» **Short problem**
Can you extend the post about calloc timing, picking up right after its final sentence?

The below example callocs some memory in a simple, but not entirely trivial memory structure. It then either sets some values explicitly to zero or not, controlled by EXPLICIT_RESET being 1 or 0. It then adds up the values. The sum always comes out to be zero as expected.
The interesting thing is the timing. The code looks longer than it really is because of the #ifdefs to get timing with both Microsoft's CL compiler v17.00 and with gcc 4.8.3 on Cygwin.
cl /O2 /DEXPLICIT_RESET=0 test.c /Fetest.exe
./test.exe
Typical timing values on my system are 20000-25000.
cl /O2 /DEXPLICIT_RESET=1 test.c /Fetest.exe
./test.exe
Typical timing values 2500-3000.
gcc -O3 -DEXPLICIT_RESET=0 test.c -o test
./test.exe
Typical timing values 8000-10000. (These are not comparable, as I skipped a scaling factor that should be applied with Win32 code.)
gcc -O3 -DEXPLICIT_RESET=1 test.c -o test
./test.exe
Typical timing value 1000.
You can play around with simplifying the data structures further, but they are already close to the limit that still provokes the described behavior.
Can I get the fast access without the explicit initialization?
In my real program, it takes much too long to reset the memory explicitly, so I want to rely on calloc. But of course I want the accessed memory to be fast. So at the moment I'm stuck: Either slow initialization on top of calloc, or slow access.

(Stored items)

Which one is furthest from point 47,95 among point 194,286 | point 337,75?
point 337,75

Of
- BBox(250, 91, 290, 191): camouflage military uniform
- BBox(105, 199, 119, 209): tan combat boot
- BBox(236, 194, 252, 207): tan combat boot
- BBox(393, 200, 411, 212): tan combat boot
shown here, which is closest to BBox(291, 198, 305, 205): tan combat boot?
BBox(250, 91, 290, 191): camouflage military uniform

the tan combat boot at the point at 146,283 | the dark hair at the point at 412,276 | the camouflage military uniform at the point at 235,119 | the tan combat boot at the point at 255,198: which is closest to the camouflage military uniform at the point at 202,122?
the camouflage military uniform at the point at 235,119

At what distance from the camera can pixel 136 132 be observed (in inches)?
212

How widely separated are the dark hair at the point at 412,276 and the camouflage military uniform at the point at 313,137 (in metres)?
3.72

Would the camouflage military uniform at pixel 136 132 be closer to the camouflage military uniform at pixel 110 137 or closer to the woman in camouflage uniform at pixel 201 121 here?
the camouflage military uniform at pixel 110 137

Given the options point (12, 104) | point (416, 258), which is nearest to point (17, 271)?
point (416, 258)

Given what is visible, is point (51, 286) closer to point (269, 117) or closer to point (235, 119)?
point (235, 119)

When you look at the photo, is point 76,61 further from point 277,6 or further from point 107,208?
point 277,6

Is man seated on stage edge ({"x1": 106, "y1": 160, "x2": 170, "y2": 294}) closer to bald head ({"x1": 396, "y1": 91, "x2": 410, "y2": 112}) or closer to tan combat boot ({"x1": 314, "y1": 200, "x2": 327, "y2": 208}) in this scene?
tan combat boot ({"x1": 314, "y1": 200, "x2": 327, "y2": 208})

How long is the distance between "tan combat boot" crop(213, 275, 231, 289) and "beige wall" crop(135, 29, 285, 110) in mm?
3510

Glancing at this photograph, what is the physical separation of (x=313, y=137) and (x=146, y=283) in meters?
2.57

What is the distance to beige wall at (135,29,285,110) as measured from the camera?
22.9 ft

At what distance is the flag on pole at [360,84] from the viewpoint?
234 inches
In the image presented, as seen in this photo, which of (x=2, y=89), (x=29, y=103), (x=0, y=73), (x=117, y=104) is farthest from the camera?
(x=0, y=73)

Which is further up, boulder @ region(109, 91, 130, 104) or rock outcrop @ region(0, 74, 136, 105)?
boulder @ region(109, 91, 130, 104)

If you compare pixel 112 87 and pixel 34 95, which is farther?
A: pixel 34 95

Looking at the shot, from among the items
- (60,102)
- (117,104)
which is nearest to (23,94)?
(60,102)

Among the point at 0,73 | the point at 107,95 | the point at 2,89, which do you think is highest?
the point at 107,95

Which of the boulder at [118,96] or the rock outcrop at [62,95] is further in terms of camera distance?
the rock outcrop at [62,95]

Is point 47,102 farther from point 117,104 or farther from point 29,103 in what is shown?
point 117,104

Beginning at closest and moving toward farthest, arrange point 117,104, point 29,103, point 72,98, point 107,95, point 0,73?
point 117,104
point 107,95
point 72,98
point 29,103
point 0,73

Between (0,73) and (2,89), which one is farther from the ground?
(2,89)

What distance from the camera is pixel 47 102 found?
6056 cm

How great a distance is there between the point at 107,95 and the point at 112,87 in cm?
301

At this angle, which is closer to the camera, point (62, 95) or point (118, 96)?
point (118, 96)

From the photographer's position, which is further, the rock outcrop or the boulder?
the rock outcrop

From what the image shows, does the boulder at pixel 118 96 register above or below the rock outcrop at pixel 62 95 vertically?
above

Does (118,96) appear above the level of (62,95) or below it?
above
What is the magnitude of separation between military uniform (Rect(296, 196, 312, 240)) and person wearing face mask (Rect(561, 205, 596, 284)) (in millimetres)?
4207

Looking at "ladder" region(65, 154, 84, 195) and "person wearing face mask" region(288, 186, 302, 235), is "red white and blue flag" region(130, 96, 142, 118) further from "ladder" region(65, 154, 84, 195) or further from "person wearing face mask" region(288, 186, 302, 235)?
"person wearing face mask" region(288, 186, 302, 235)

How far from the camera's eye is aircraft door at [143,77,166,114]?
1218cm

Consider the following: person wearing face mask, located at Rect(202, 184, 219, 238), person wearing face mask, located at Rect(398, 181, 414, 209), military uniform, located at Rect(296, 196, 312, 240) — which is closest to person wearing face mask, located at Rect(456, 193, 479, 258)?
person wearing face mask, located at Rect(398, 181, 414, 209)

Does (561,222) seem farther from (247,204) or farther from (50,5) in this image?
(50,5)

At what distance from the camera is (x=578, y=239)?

» **Exercise response**
#include <stdio.h>
#include <stdlib.h>
#ifdef _WIN32
#include <windows.h>
#include <time.h>
LARGE_INTEGER tu0, tu1;
#else
#include <sys/time.h>
struct timeval tu0, tu1;
#endif
struct dataType
{
int dummy1[4];
int dummy2;
};
struct blockType
{
int value;
struct dataType list[16];
};
struct pageType
{
struct blockType * list;
};
#define BLOCKS_PER_PAGE 100000
int main(int argc, char * argv[])
{
int timing, j, sum = 0;
struct pageType * pagep = (struct pageType *)
calloc(1, sizeof(struct pageType));
pagep->list = (struct blockType *)
calloc(BLOCKS_PER_PAGE, sizeof(struct blockType));
#if EXPLICIT_RESET
for (j = 0; j < BLOCKS_PER_PAGE; j++)
pagep->list[j].value = 0;
#endif
#ifdef _WIN32
QueryPerformanceCounter(&tu0);
#else
gettimeofday(&tu0, NULL);
#endif
for (j = 0; j < BLOCKS_PER_PAGE; j++)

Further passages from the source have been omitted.